Directive: Reproduce the lines of the listing word for word, starting at its first line and ending after the line that contains "610 millimetres", with both of those lines included.

[Dataset rows]
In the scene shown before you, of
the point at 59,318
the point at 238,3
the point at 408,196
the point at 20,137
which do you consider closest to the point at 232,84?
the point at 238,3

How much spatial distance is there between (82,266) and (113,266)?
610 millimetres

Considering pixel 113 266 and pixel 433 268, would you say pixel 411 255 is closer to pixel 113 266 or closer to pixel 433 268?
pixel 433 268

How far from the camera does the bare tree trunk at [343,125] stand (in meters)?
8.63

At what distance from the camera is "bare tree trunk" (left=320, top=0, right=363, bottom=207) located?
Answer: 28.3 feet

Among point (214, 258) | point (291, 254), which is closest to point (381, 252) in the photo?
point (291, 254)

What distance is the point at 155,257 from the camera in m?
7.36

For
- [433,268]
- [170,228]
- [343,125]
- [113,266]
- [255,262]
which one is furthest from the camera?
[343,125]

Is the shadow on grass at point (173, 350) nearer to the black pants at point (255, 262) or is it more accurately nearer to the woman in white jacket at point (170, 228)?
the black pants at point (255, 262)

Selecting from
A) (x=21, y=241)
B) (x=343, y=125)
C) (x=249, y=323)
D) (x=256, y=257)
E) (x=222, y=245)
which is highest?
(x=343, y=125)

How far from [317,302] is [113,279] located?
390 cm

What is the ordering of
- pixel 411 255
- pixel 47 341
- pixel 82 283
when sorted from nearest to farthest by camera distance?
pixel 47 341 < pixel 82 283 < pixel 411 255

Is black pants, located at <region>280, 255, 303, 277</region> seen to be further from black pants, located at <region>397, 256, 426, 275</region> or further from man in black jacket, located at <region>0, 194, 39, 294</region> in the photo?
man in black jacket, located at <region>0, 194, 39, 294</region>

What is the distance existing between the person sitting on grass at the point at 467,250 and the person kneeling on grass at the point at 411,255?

The completed task:
In the scene shown before you, of
the point at 59,318
the point at 238,3
the point at 408,196
the point at 20,137
which do you consider closest to the point at 232,84?
the point at 238,3

How much spatial distance is there between (82,266) and (113,266)?
610 millimetres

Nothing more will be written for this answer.